Maison neuve : contre quel désagrément est-on assuré ?

Maison neuve : contre quel désagrément est-on assuré ?

Vous occupez une habitation neuve ou vous en faites l’acquisition ? Sachez que vous êtes couvert pour certains désagréments très spécifiques.

Des couvertures spécifiques liées à l’âge de l’habitation

Le caractère récent même d’une habitation devrait constituer une forme de garantie pour celui qui en devient propriétaire, ou qui l’occupe. Mais loin de là, les constructions neuves réservent parfois de bien mauvaises surprises à leurs occupants. En présence de tels désagréments, il y a bien sur la garantie décennale, un dispositif prévu par le législateur pour protéger le consommateur, dans ce cas de figure précis. En mettant cette garantie en œuvre, les occupants sont protégés contre divers types de dommages. Par contre, il faut s’assurer que ces derniers relèvent bien de la portée de cette assurance souscrite par le constructeur. La balise légale les confine aux vices qui empêchent de jouir pleinement du bien, en le rendant impropre à l’usage.
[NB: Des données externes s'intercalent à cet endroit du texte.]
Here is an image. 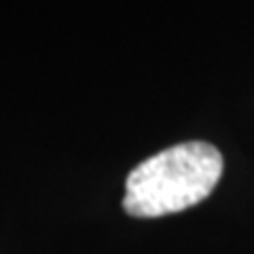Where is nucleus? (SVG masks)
<instances>
[{
	"label": "nucleus",
	"instance_id": "1",
	"mask_svg": "<svg viewBox=\"0 0 254 254\" xmlns=\"http://www.w3.org/2000/svg\"><path fill=\"white\" fill-rule=\"evenodd\" d=\"M222 176V155L208 142H182L148 157L125 182L123 210L159 218L201 203Z\"/></svg>",
	"mask_w": 254,
	"mask_h": 254
}]
</instances>
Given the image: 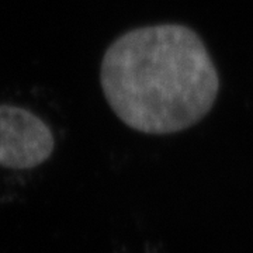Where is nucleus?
I'll return each mask as SVG.
<instances>
[{
    "label": "nucleus",
    "mask_w": 253,
    "mask_h": 253,
    "mask_svg": "<svg viewBox=\"0 0 253 253\" xmlns=\"http://www.w3.org/2000/svg\"><path fill=\"white\" fill-rule=\"evenodd\" d=\"M100 81L116 116L152 135L197 124L219 89L201 38L179 24L136 28L120 37L104 54Z\"/></svg>",
    "instance_id": "obj_1"
},
{
    "label": "nucleus",
    "mask_w": 253,
    "mask_h": 253,
    "mask_svg": "<svg viewBox=\"0 0 253 253\" xmlns=\"http://www.w3.org/2000/svg\"><path fill=\"white\" fill-rule=\"evenodd\" d=\"M54 151L49 126L31 111L0 104V166L33 169Z\"/></svg>",
    "instance_id": "obj_2"
}]
</instances>
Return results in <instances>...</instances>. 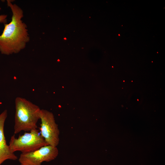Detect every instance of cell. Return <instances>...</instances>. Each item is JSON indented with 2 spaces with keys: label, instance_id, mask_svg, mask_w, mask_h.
<instances>
[{
  "label": "cell",
  "instance_id": "3",
  "mask_svg": "<svg viewBox=\"0 0 165 165\" xmlns=\"http://www.w3.org/2000/svg\"><path fill=\"white\" fill-rule=\"evenodd\" d=\"M30 131L25 132L17 138L14 134L11 137L9 145L13 152L17 151L21 153L29 152L48 145L37 129Z\"/></svg>",
  "mask_w": 165,
  "mask_h": 165
},
{
  "label": "cell",
  "instance_id": "2",
  "mask_svg": "<svg viewBox=\"0 0 165 165\" xmlns=\"http://www.w3.org/2000/svg\"><path fill=\"white\" fill-rule=\"evenodd\" d=\"M15 113L14 134L21 131H30L37 128L41 109L37 105L20 97L15 101Z\"/></svg>",
  "mask_w": 165,
  "mask_h": 165
},
{
  "label": "cell",
  "instance_id": "7",
  "mask_svg": "<svg viewBox=\"0 0 165 165\" xmlns=\"http://www.w3.org/2000/svg\"><path fill=\"white\" fill-rule=\"evenodd\" d=\"M7 16L5 15H0V23H5L6 22Z\"/></svg>",
  "mask_w": 165,
  "mask_h": 165
},
{
  "label": "cell",
  "instance_id": "1",
  "mask_svg": "<svg viewBox=\"0 0 165 165\" xmlns=\"http://www.w3.org/2000/svg\"><path fill=\"white\" fill-rule=\"evenodd\" d=\"M7 4L12 13L11 22L4 24V28L0 35V52L2 54L9 55L19 53L25 48L30 41L26 24L22 18L23 11L18 5L7 0Z\"/></svg>",
  "mask_w": 165,
  "mask_h": 165
},
{
  "label": "cell",
  "instance_id": "5",
  "mask_svg": "<svg viewBox=\"0 0 165 165\" xmlns=\"http://www.w3.org/2000/svg\"><path fill=\"white\" fill-rule=\"evenodd\" d=\"M58 153L57 147L47 145L33 152L21 153L18 161L20 165H41L44 162L55 159Z\"/></svg>",
  "mask_w": 165,
  "mask_h": 165
},
{
  "label": "cell",
  "instance_id": "6",
  "mask_svg": "<svg viewBox=\"0 0 165 165\" xmlns=\"http://www.w3.org/2000/svg\"><path fill=\"white\" fill-rule=\"evenodd\" d=\"M7 116L6 110H5L0 114V165L6 160H15L18 159L14 153L11 151L6 140L4 126Z\"/></svg>",
  "mask_w": 165,
  "mask_h": 165
},
{
  "label": "cell",
  "instance_id": "4",
  "mask_svg": "<svg viewBox=\"0 0 165 165\" xmlns=\"http://www.w3.org/2000/svg\"><path fill=\"white\" fill-rule=\"evenodd\" d=\"M41 120L40 134L48 145L57 147L59 142L60 131L53 113L41 109L39 114Z\"/></svg>",
  "mask_w": 165,
  "mask_h": 165
}]
</instances>
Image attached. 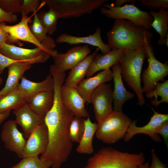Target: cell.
<instances>
[{"label":"cell","mask_w":168,"mask_h":168,"mask_svg":"<svg viewBox=\"0 0 168 168\" xmlns=\"http://www.w3.org/2000/svg\"><path fill=\"white\" fill-rule=\"evenodd\" d=\"M145 49L148 66L142 73L144 84L142 90L143 93H147L152 91L159 81H164L168 75V63L167 61L163 63L157 59L154 54V49L150 43H146Z\"/></svg>","instance_id":"obj_9"},{"label":"cell","mask_w":168,"mask_h":168,"mask_svg":"<svg viewBox=\"0 0 168 168\" xmlns=\"http://www.w3.org/2000/svg\"><path fill=\"white\" fill-rule=\"evenodd\" d=\"M149 13L153 18L151 26L159 34L160 38L157 42L159 45L166 44L165 39L168 32V11L161 8L158 12L150 11Z\"/></svg>","instance_id":"obj_27"},{"label":"cell","mask_w":168,"mask_h":168,"mask_svg":"<svg viewBox=\"0 0 168 168\" xmlns=\"http://www.w3.org/2000/svg\"><path fill=\"white\" fill-rule=\"evenodd\" d=\"M100 50L97 48L92 54L88 55L71 69L65 79L64 85L68 87L75 88L86 76L91 62Z\"/></svg>","instance_id":"obj_25"},{"label":"cell","mask_w":168,"mask_h":168,"mask_svg":"<svg viewBox=\"0 0 168 168\" xmlns=\"http://www.w3.org/2000/svg\"><path fill=\"white\" fill-rule=\"evenodd\" d=\"M103 5L104 7L100 8V12L108 18L126 19L149 30L152 29L153 17L148 12L141 10L134 4H126L118 7H114L113 3H105Z\"/></svg>","instance_id":"obj_7"},{"label":"cell","mask_w":168,"mask_h":168,"mask_svg":"<svg viewBox=\"0 0 168 168\" xmlns=\"http://www.w3.org/2000/svg\"><path fill=\"white\" fill-rule=\"evenodd\" d=\"M14 120H9L4 124L1 138L5 147L15 152L20 158H22L26 140L23 134L18 129Z\"/></svg>","instance_id":"obj_12"},{"label":"cell","mask_w":168,"mask_h":168,"mask_svg":"<svg viewBox=\"0 0 168 168\" xmlns=\"http://www.w3.org/2000/svg\"><path fill=\"white\" fill-rule=\"evenodd\" d=\"M21 21L16 25L8 26L6 25L4 22L0 23V28L4 30L9 35L6 43L10 44L16 43L19 44L18 41L21 40L31 43L37 47L48 49L35 38L30 31L28 25L30 19L25 13H21Z\"/></svg>","instance_id":"obj_11"},{"label":"cell","mask_w":168,"mask_h":168,"mask_svg":"<svg viewBox=\"0 0 168 168\" xmlns=\"http://www.w3.org/2000/svg\"><path fill=\"white\" fill-rule=\"evenodd\" d=\"M39 0H23L21 13L27 16L30 12H34L40 4Z\"/></svg>","instance_id":"obj_36"},{"label":"cell","mask_w":168,"mask_h":168,"mask_svg":"<svg viewBox=\"0 0 168 168\" xmlns=\"http://www.w3.org/2000/svg\"><path fill=\"white\" fill-rule=\"evenodd\" d=\"M113 79L111 70L108 69L100 72L94 77L83 79L75 88L85 103L91 104L90 97L93 91L100 85Z\"/></svg>","instance_id":"obj_19"},{"label":"cell","mask_w":168,"mask_h":168,"mask_svg":"<svg viewBox=\"0 0 168 168\" xmlns=\"http://www.w3.org/2000/svg\"><path fill=\"white\" fill-rule=\"evenodd\" d=\"M136 2V0H116L114 6L116 7H120L125 3H129L131 4H134Z\"/></svg>","instance_id":"obj_41"},{"label":"cell","mask_w":168,"mask_h":168,"mask_svg":"<svg viewBox=\"0 0 168 168\" xmlns=\"http://www.w3.org/2000/svg\"><path fill=\"white\" fill-rule=\"evenodd\" d=\"M166 44L165 45L167 47H168V32L167 33L166 35L165 39Z\"/></svg>","instance_id":"obj_45"},{"label":"cell","mask_w":168,"mask_h":168,"mask_svg":"<svg viewBox=\"0 0 168 168\" xmlns=\"http://www.w3.org/2000/svg\"><path fill=\"white\" fill-rule=\"evenodd\" d=\"M10 114V111L0 114V124L7 118Z\"/></svg>","instance_id":"obj_43"},{"label":"cell","mask_w":168,"mask_h":168,"mask_svg":"<svg viewBox=\"0 0 168 168\" xmlns=\"http://www.w3.org/2000/svg\"><path fill=\"white\" fill-rule=\"evenodd\" d=\"M113 90L110 83H104L98 86L90 97L96 119L98 123L103 120L113 111Z\"/></svg>","instance_id":"obj_10"},{"label":"cell","mask_w":168,"mask_h":168,"mask_svg":"<svg viewBox=\"0 0 168 168\" xmlns=\"http://www.w3.org/2000/svg\"><path fill=\"white\" fill-rule=\"evenodd\" d=\"M37 15L47 34L49 36L52 35L57 30V20L60 18L59 13L54 9L49 8L47 11H40Z\"/></svg>","instance_id":"obj_30"},{"label":"cell","mask_w":168,"mask_h":168,"mask_svg":"<svg viewBox=\"0 0 168 168\" xmlns=\"http://www.w3.org/2000/svg\"><path fill=\"white\" fill-rule=\"evenodd\" d=\"M132 121L122 111L113 112L97 123L96 136L107 144H112L124 138Z\"/></svg>","instance_id":"obj_5"},{"label":"cell","mask_w":168,"mask_h":168,"mask_svg":"<svg viewBox=\"0 0 168 168\" xmlns=\"http://www.w3.org/2000/svg\"><path fill=\"white\" fill-rule=\"evenodd\" d=\"M85 118L74 116L69 129V136L72 142L79 143L85 130Z\"/></svg>","instance_id":"obj_32"},{"label":"cell","mask_w":168,"mask_h":168,"mask_svg":"<svg viewBox=\"0 0 168 168\" xmlns=\"http://www.w3.org/2000/svg\"><path fill=\"white\" fill-rule=\"evenodd\" d=\"M156 133L161 135L168 147V120L165 121L156 129Z\"/></svg>","instance_id":"obj_37"},{"label":"cell","mask_w":168,"mask_h":168,"mask_svg":"<svg viewBox=\"0 0 168 168\" xmlns=\"http://www.w3.org/2000/svg\"><path fill=\"white\" fill-rule=\"evenodd\" d=\"M111 71L114 82L113 91V110L122 111L124 103L133 99L134 95L128 91L124 85L119 63L113 65Z\"/></svg>","instance_id":"obj_20"},{"label":"cell","mask_w":168,"mask_h":168,"mask_svg":"<svg viewBox=\"0 0 168 168\" xmlns=\"http://www.w3.org/2000/svg\"><path fill=\"white\" fill-rule=\"evenodd\" d=\"M9 35L7 32L0 28V43H6Z\"/></svg>","instance_id":"obj_42"},{"label":"cell","mask_w":168,"mask_h":168,"mask_svg":"<svg viewBox=\"0 0 168 168\" xmlns=\"http://www.w3.org/2000/svg\"><path fill=\"white\" fill-rule=\"evenodd\" d=\"M153 33L144 27L124 19H116L113 26L106 33L110 49H136L150 43Z\"/></svg>","instance_id":"obj_2"},{"label":"cell","mask_w":168,"mask_h":168,"mask_svg":"<svg viewBox=\"0 0 168 168\" xmlns=\"http://www.w3.org/2000/svg\"><path fill=\"white\" fill-rule=\"evenodd\" d=\"M2 81V78L0 77V86L1 84Z\"/></svg>","instance_id":"obj_46"},{"label":"cell","mask_w":168,"mask_h":168,"mask_svg":"<svg viewBox=\"0 0 168 168\" xmlns=\"http://www.w3.org/2000/svg\"><path fill=\"white\" fill-rule=\"evenodd\" d=\"M74 116L63 104L60 90H55L53 106L44 119L48 131V145L40 157L49 161L52 168H59L71 153L73 144L69 138V129Z\"/></svg>","instance_id":"obj_1"},{"label":"cell","mask_w":168,"mask_h":168,"mask_svg":"<svg viewBox=\"0 0 168 168\" xmlns=\"http://www.w3.org/2000/svg\"><path fill=\"white\" fill-rule=\"evenodd\" d=\"M29 27L31 33L40 43L50 50H54L56 46L55 40L47 35L46 30L39 19L37 14L34 15V20Z\"/></svg>","instance_id":"obj_28"},{"label":"cell","mask_w":168,"mask_h":168,"mask_svg":"<svg viewBox=\"0 0 168 168\" xmlns=\"http://www.w3.org/2000/svg\"><path fill=\"white\" fill-rule=\"evenodd\" d=\"M34 64L33 62L29 61L16 62L7 67L8 76L4 87L0 91V99L17 87L21 77Z\"/></svg>","instance_id":"obj_22"},{"label":"cell","mask_w":168,"mask_h":168,"mask_svg":"<svg viewBox=\"0 0 168 168\" xmlns=\"http://www.w3.org/2000/svg\"><path fill=\"white\" fill-rule=\"evenodd\" d=\"M146 96L148 99H155L151 101L154 106H158L163 102L168 103V80L162 83H156L154 90L146 93Z\"/></svg>","instance_id":"obj_31"},{"label":"cell","mask_w":168,"mask_h":168,"mask_svg":"<svg viewBox=\"0 0 168 168\" xmlns=\"http://www.w3.org/2000/svg\"><path fill=\"white\" fill-rule=\"evenodd\" d=\"M17 20V15L6 12L0 7V23L4 22H12Z\"/></svg>","instance_id":"obj_39"},{"label":"cell","mask_w":168,"mask_h":168,"mask_svg":"<svg viewBox=\"0 0 168 168\" xmlns=\"http://www.w3.org/2000/svg\"><path fill=\"white\" fill-rule=\"evenodd\" d=\"M58 53L55 50H50L37 47L33 49L18 47L6 42L0 43V53L5 57L19 61H29L35 64L46 61Z\"/></svg>","instance_id":"obj_8"},{"label":"cell","mask_w":168,"mask_h":168,"mask_svg":"<svg viewBox=\"0 0 168 168\" xmlns=\"http://www.w3.org/2000/svg\"><path fill=\"white\" fill-rule=\"evenodd\" d=\"M142 4L149 9L154 10L163 8H168V0H138Z\"/></svg>","instance_id":"obj_35"},{"label":"cell","mask_w":168,"mask_h":168,"mask_svg":"<svg viewBox=\"0 0 168 168\" xmlns=\"http://www.w3.org/2000/svg\"><path fill=\"white\" fill-rule=\"evenodd\" d=\"M20 79L21 82L17 87L25 95L27 100L31 96L36 93L54 89V79L50 73L44 80L41 82H32L27 79L23 76L21 77Z\"/></svg>","instance_id":"obj_24"},{"label":"cell","mask_w":168,"mask_h":168,"mask_svg":"<svg viewBox=\"0 0 168 168\" xmlns=\"http://www.w3.org/2000/svg\"><path fill=\"white\" fill-rule=\"evenodd\" d=\"M126 50L113 49L105 54L97 53L88 68L86 76L91 77L96 72L110 69L113 65L119 63Z\"/></svg>","instance_id":"obj_21"},{"label":"cell","mask_w":168,"mask_h":168,"mask_svg":"<svg viewBox=\"0 0 168 168\" xmlns=\"http://www.w3.org/2000/svg\"><path fill=\"white\" fill-rule=\"evenodd\" d=\"M101 29L97 27L95 32L92 35L84 37L72 35L66 33L59 35L56 39L57 43H66L70 45L80 44H86L96 47L102 54H106L111 51L108 44L105 43L101 36Z\"/></svg>","instance_id":"obj_18"},{"label":"cell","mask_w":168,"mask_h":168,"mask_svg":"<svg viewBox=\"0 0 168 168\" xmlns=\"http://www.w3.org/2000/svg\"><path fill=\"white\" fill-rule=\"evenodd\" d=\"M51 166L49 161L42 160L38 156H35L23 158L10 168H49Z\"/></svg>","instance_id":"obj_33"},{"label":"cell","mask_w":168,"mask_h":168,"mask_svg":"<svg viewBox=\"0 0 168 168\" xmlns=\"http://www.w3.org/2000/svg\"><path fill=\"white\" fill-rule=\"evenodd\" d=\"M27 139L22 158L38 156L44 153L49 142L48 129L44 122L35 128Z\"/></svg>","instance_id":"obj_15"},{"label":"cell","mask_w":168,"mask_h":168,"mask_svg":"<svg viewBox=\"0 0 168 168\" xmlns=\"http://www.w3.org/2000/svg\"><path fill=\"white\" fill-rule=\"evenodd\" d=\"M91 53L87 44L76 46L65 53H57L53 58L54 65L61 71L71 70L86 58Z\"/></svg>","instance_id":"obj_14"},{"label":"cell","mask_w":168,"mask_h":168,"mask_svg":"<svg viewBox=\"0 0 168 168\" xmlns=\"http://www.w3.org/2000/svg\"><path fill=\"white\" fill-rule=\"evenodd\" d=\"M61 95L63 104L74 116L84 118L89 116L85 107L84 101L75 88L63 84L61 88Z\"/></svg>","instance_id":"obj_17"},{"label":"cell","mask_w":168,"mask_h":168,"mask_svg":"<svg viewBox=\"0 0 168 168\" xmlns=\"http://www.w3.org/2000/svg\"><path fill=\"white\" fill-rule=\"evenodd\" d=\"M145 161L142 152L132 154L107 147L89 158L83 168H138Z\"/></svg>","instance_id":"obj_3"},{"label":"cell","mask_w":168,"mask_h":168,"mask_svg":"<svg viewBox=\"0 0 168 168\" xmlns=\"http://www.w3.org/2000/svg\"><path fill=\"white\" fill-rule=\"evenodd\" d=\"M151 155L152 162L149 168H167L166 165L158 158L153 149L151 150Z\"/></svg>","instance_id":"obj_38"},{"label":"cell","mask_w":168,"mask_h":168,"mask_svg":"<svg viewBox=\"0 0 168 168\" xmlns=\"http://www.w3.org/2000/svg\"><path fill=\"white\" fill-rule=\"evenodd\" d=\"M23 0H0V7L6 12L16 14L21 12Z\"/></svg>","instance_id":"obj_34"},{"label":"cell","mask_w":168,"mask_h":168,"mask_svg":"<svg viewBox=\"0 0 168 168\" xmlns=\"http://www.w3.org/2000/svg\"><path fill=\"white\" fill-rule=\"evenodd\" d=\"M97 127V123H93L89 116L85 120V130L76 151L80 154H91L94 152L93 139Z\"/></svg>","instance_id":"obj_26"},{"label":"cell","mask_w":168,"mask_h":168,"mask_svg":"<svg viewBox=\"0 0 168 168\" xmlns=\"http://www.w3.org/2000/svg\"><path fill=\"white\" fill-rule=\"evenodd\" d=\"M108 0H44L49 8L57 12L61 18L82 16L91 14L93 11L103 5Z\"/></svg>","instance_id":"obj_6"},{"label":"cell","mask_w":168,"mask_h":168,"mask_svg":"<svg viewBox=\"0 0 168 168\" xmlns=\"http://www.w3.org/2000/svg\"><path fill=\"white\" fill-rule=\"evenodd\" d=\"M19 62L10 59L0 53V74H2L4 69L12 63Z\"/></svg>","instance_id":"obj_40"},{"label":"cell","mask_w":168,"mask_h":168,"mask_svg":"<svg viewBox=\"0 0 168 168\" xmlns=\"http://www.w3.org/2000/svg\"><path fill=\"white\" fill-rule=\"evenodd\" d=\"M15 120L21 127L24 137L28 138L33 131L44 122V119L35 113L27 102L13 110Z\"/></svg>","instance_id":"obj_16"},{"label":"cell","mask_w":168,"mask_h":168,"mask_svg":"<svg viewBox=\"0 0 168 168\" xmlns=\"http://www.w3.org/2000/svg\"><path fill=\"white\" fill-rule=\"evenodd\" d=\"M154 114L151 117L149 122L142 127L136 125V121H133L124 137L125 142H128L135 135L138 134H144L148 135L154 141L159 142L161 138L155 132L156 128L162 123L168 120V114H162L156 111L152 108Z\"/></svg>","instance_id":"obj_13"},{"label":"cell","mask_w":168,"mask_h":168,"mask_svg":"<svg viewBox=\"0 0 168 168\" xmlns=\"http://www.w3.org/2000/svg\"><path fill=\"white\" fill-rule=\"evenodd\" d=\"M149 164L148 162H145L140 165L138 168H149Z\"/></svg>","instance_id":"obj_44"},{"label":"cell","mask_w":168,"mask_h":168,"mask_svg":"<svg viewBox=\"0 0 168 168\" xmlns=\"http://www.w3.org/2000/svg\"><path fill=\"white\" fill-rule=\"evenodd\" d=\"M147 57L145 47L136 49H126L119 63L122 77L134 91L140 106L145 103L141 86V75L142 65Z\"/></svg>","instance_id":"obj_4"},{"label":"cell","mask_w":168,"mask_h":168,"mask_svg":"<svg viewBox=\"0 0 168 168\" xmlns=\"http://www.w3.org/2000/svg\"><path fill=\"white\" fill-rule=\"evenodd\" d=\"M27 101L25 95L17 87L0 99V114L13 110Z\"/></svg>","instance_id":"obj_29"},{"label":"cell","mask_w":168,"mask_h":168,"mask_svg":"<svg viewBox=\"0 0 168 168\" xmlns=\"http://www.w3.org/2000/svg\"><path fill=\"white\" fill-rule=\"evenodd\" d=\"M54 97L53 89L36 94L30 98L27 102L31 109L44 119L53 106Z\"/></svg>","instance_id":"obj_23"}]
</instances>
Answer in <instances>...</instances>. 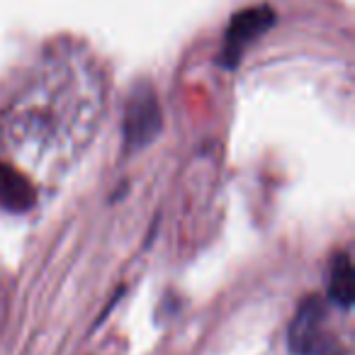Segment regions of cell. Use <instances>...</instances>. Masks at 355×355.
I'll list each match as a JSON object with an SVG mask.
<instances>
[{"instance_id":"6da1fadb","label":"cell","mask_w":355,"mask_h":355,"mask_svg":"<svg viewBox=\"0 0 355 355\" xmlns=\"http://www.w3.org/2000/svg\"><path fill=\"white\" fill-rule=\"evenodd\" d=\"M287 340L292 355H340L338 343L326 331V309L319 297L302 302L292 319Z\"/></svg>"},{"instance_id":"7a4b0ae2","label":"cell","mask_w":355,"mask_h":355,"mask_svg":"<svg viewBox=\"0 0 355 355\" xmlns=\"http://www.w3.org/2000/svg\"><path fill=\"white\" fill-rule=\"evenodd\" d=\"M272 22H275V12L268 6L248 8V10L239 12L227 30V40H224V49H222V64L227 69H234L241 61L248 44H253L263 32L270 30Z\"/></svg>"},{"instance_id":"3957f363","label":"cell","mask_w":355,"mask_h":355,"mask_svg":"<svg viewBox=\"0 0 355 355\" xmlns=\"http://www.w3.org/2000/svg\"><path fill=\"white\" fill-rule=\"evenodd\" d=\"M161 129V110L151 88H141L132 95L124 119V137L129 146H144Z\"/></svg>"},{"instance_id":"277c9868","label":"cell","mask_w":355,"mask_h":355,"mask_svg":"<svg viewBox=\"0 0 355 355\" xmlns=\"http://www.w3.org/2000/svg\"><path fill=\"white\" fill-rule=\"evenodd\" d=\"M35 202V190L20 173L10 171L0 161V207L10 212H27Z\"/></svg>"},{"instance_id":"5b68a950","label":"cell","mask_w":355,"mask_h":355,"mask_svg":"<svg viewBox=\"0 0 355 355\" xmlns=\"http://www.w3.org/2000/svg\"><path fill=\"white\" fill-rule=\"evenodd\" d=\"M353 263L348 253H338L329 272V300L340 309L353 306Z\"/></svg>"}]
</instances>
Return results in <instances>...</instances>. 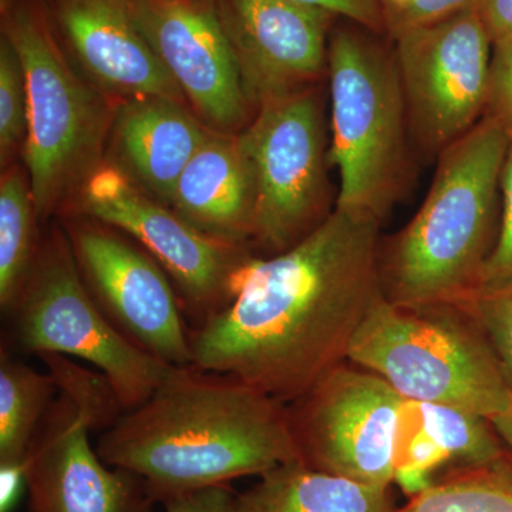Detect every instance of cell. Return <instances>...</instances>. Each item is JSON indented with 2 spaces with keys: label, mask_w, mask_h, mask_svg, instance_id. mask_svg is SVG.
Returning a JSON list of instances; mask_svg holds the SVG:
<instances>
[{
  "label": "cell",
  "mask_w": 512,
  "mask_h": 512,
  "mask_svg": "<svg viewBox=\"0 0 512 512\" xmlns=\"http://www.w3.org/2000/svg\"><path fill=\"white\" fill-rule=\"evenodd\" d=\"M127 234L94 220L70 225L84 285L130 342L170 366L192 365L190 326L173 281Z\"/></svg>",
  "instance_id": "obj_12"
},
{
  "label": "cell",
  "mask_w": 512,
  "mask_h": 512,
  "mask_svg": "<svg viewBox=\"0 0 512 512\" xmlns=\"http://www.w3.org/2000/svg\"><path fill=\"white\" fill-rule=\"evenodd\" d=\"M104 463L171 495L301 461L288 404L227 373L174 366L147 402L100 434Z\"/></svg>",
  "instance_id": "obj_2"
},
{
  "label": "cell",
  "mask_w": 512,
  "mask_h": 512,
  "mask_svg": "<svg viewBox=\"0 0 512 512\" xmlns=\"http://www.w3.org/2000/svg\"><path fill=\"white\" fill-rule=\"evenodd\" d=\"M36 208L29 184L18 170L0 183V306L3 313L15 303L39 254Z\"/></svg>",
  "instance_id": "obj_21"
},
{
  "label": "cell",
  "mask_w": 512,
  "mask_h": 512,
  "mask_svg": "<svg viewBox=\"0 0 512 512\" xmlns=\"http://www.w3.org/2000/svg\"><path fill=\"white\" fill-rule=\"evenodd\" d=\"M335 15L291 0H227L222 25L249 100L305 89L328 70Z\"/></svg>",
  "instance_id": "obj_15"
},
{
  "label": "cell",
  "mask_w": 512,
  "mask_h": 512,
  "mask_svg": "<svg viewBox=\"0 0 512 512\" xmlns=\"http://www.w3.org/2000/svg\"><path fill=\"white\" fill-rule=\"evenodd\" d=\"M330 163L340 175L336 208L382 222L409 171L406 99L396 53L350 28L329 42Z\"/></svg>",
  "instance_id": "obj_5"
},
{
  "label": "cell",
  "mask_w": 512,
  "mask_h": 512,
  "mask_svg": "<svg viewBox=\"0 0 512 512\" xmlns=\"http://www.w3.org/2000/svg\"><path fill=\"white\" fill-rule=\"evenodd\" d=\"M348 362L376 373L404 400L493 419L512 392L476 319L456 305L402 308L380 299L357 330Z\"/></svg>",
  "instance_id": "obj_4"
},
{
  "label": "cell",
  "mask_w": 512,
  "mask_h": 512,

Vous pouvez faire appel à cette garantie dans la mesure où vous constatez les désagréments dans les 10 années, suivant la réception de la maison. Sans être exhaustive, la liste des dommages couverts inclut les malfaçons constatées sur les canalisations encastrées, les chauffages, les cheminées ou encore les revêtements des sols. Si vous constatez des vices sur les cuisines équipées, les sanitaires, le parement de la façade, ou encore la finition des murs, des toitures ou des vérandas, vous pouvez également saisir votre maître d’œuvre, dans le cadre de cette garantie décennale. Tous les désagréments, liés directement à l’une ou l’autre de ces anomalies et rendant la maison impropre à l’usage, sont bien entendu couverts. L’on peut citer l’exemple d’infiltrations d’eau secondaires à des défauts d’étanchéité.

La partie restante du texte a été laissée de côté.